▸ Your assignment: Go through each line of the records below and count those with the word "United". Give only the count.

= Beginning of Section =

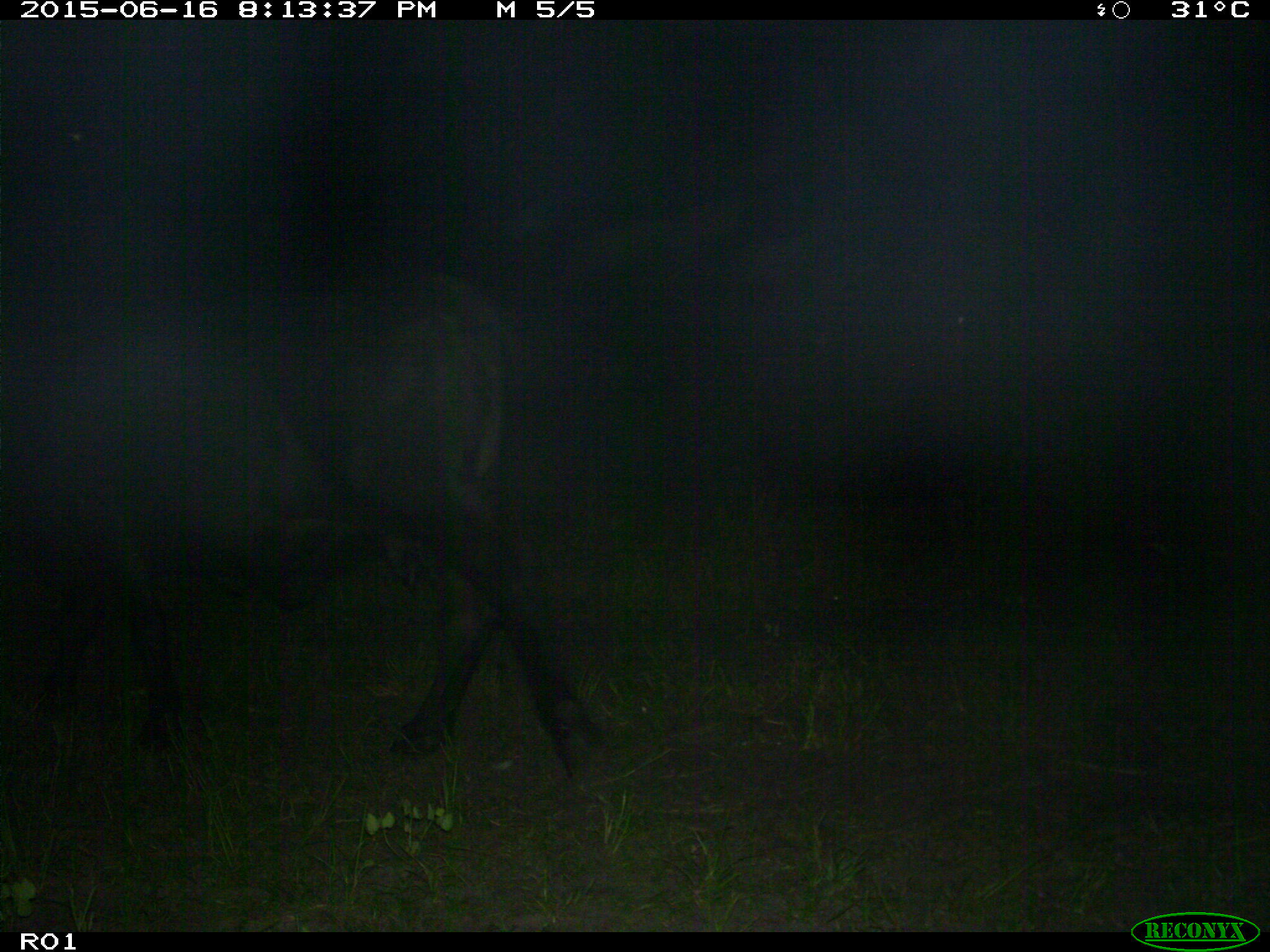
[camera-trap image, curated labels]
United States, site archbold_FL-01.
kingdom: Animalia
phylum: Chordata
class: Mammalia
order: Artiodactyla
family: Bovidae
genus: Bos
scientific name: Bos taurus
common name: domestic cow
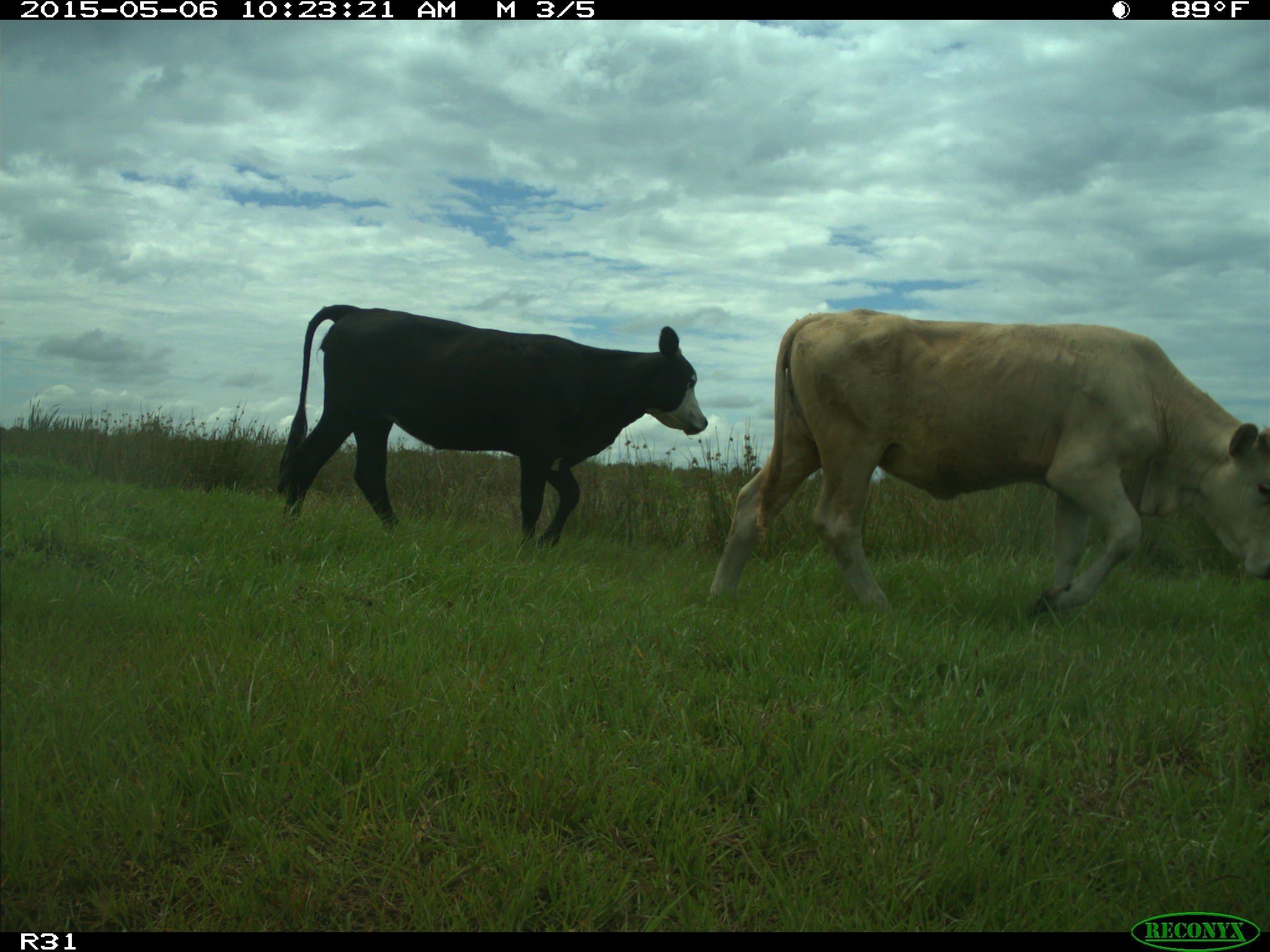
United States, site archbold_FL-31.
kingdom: Animalia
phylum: Chordata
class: Mammalia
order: Artiodactyla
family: Bovidae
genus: Bos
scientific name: Bos taurus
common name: domestic cow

= End of Section =

▸ Solution: 2